→ Written task 1
For each statement below, say whether it agrees with the passage on Asheville dining, answering yes or no and quoting the passage's words that decide it. (a) The AIR organization has more than 40 members. (b) About 5% of the Asheville/Buncombe population is Asian. (c) Most Asheville restaurants offer no meatless dishes.
→ Written task 2
Print, word for word, the stretch of the passage on Asheville dining from "We think the" through "come to Asheville.)".

→ Supplied passage
------------
If you like to eat and drink, you’re in for a treat in Asheville.
The Asheville Independent Restaurants or AIR (www.airasheville.org) organization has more than 40 members dedicated to keeping the Asheville food scene “eclectic and individual, just like Asheville.” Altogether, the Asheville area has some 300 sit-down local restaurants, plus hundreds of fast food and chain eateries.
Probably the most important trend in Asheville dining in the past decade has been what has been called the New Southern cuisine movement. This is a little difficult to define, but basically means that restaurants start with classic Southern dishes and add their own sophisticated twists and turns, combining tastes and experimenting with unusual combinations of dishes. Closely related to this is the farm-to-table movement, which is strong in Asheville. Restaurants source ingredients locally, emphasizing organic and naturally grown items from area farms.
This doesn’t mean you’re stuck with eating grass-fed organic beef with collards and pureed turnips (though we love that!) You can get almost any kind of food in Asheville: Cuban, Jamaican, Caribbean, various styles of Italian, French and Mexican, Spanish, German, Greek, Thai, Korean, Japanese, Vietnamese, Lebanese, Southern and Northern Indian, Mediterranean, Middle Eastern, Nepalese, seafood, burgers, brunch and more. Vegetarians and vegans will have an easy time in Asheville. Not only are there some excellent exclusively vegetarian and vegan restaurants here, but most restaurants offer a number of meatless and vegan dishes.
We think the weak link in Asheville dining is Chinese. In general, the Asian dining scene in Asheville is far less developed than in areas with larger Asian populations. Only about 1% of the Asheville/Buncombe population is Asian. The area could do with more Thai, Korean, Japanese and other Asian restaurants. The biggest hole, though, is in Chinese dining. While there are a few decent Chinese restaurants here, the area has no truly top-ranked Chinese restaurant, nor does the range of Chinese food here even begin to reflect the breadth and depth and complexity of one of the great cuisines of the world.
(If you’re a Chinese restaurant owner or chef, please come to Asheville.)
Restaurants are listed alphabetically within each neighborhood. Price categories are per person for dinner with appetizer or salad, entree, vegetable or other side, glass of wine or a cocktail, tax and tip. If the restaurant doesn’t serve dinner, then the price category is for a full meal at breakfast or lunch without alcohol but with tax and tip.
------------
→ Data records
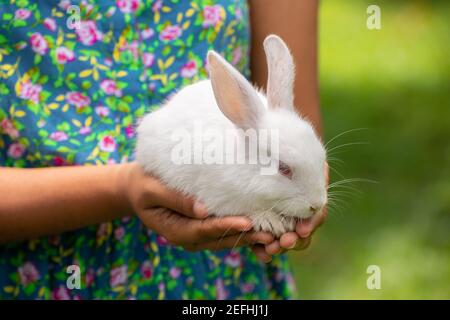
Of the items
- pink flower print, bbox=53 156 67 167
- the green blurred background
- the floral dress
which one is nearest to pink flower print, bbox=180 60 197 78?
------------
→ Expected answer 1
(a) Yes: "has more than 40 members"
(b) No: "Only about 1% of the Asheville/Buncombe population is Asian."
(c) No: "most restaurants offer a number of meatless and vegan dishes"

→ Expected answer 2
We think the weak link in Asheville dining is Chinese. In general, the Asian dining scene in Asheville is far less developed than in areas with larger Asian populations. Only about 1% of the Asheville/Buncombe population is Asian. The area could do with more Thai, Korean, Japanese and other Asian restaurants. The biggest hole, though, is in Chinese dining. While there are a few decent Chinese restaurants here, the area has no truly top-ranked Chinese restaurant, nor does the range of Chinese food here even begin to reflect the breadth and depth and complexity of one of the great cuisines of the world.
(If you’re a Chinese restaurant owner or chef, please come to Asheville.)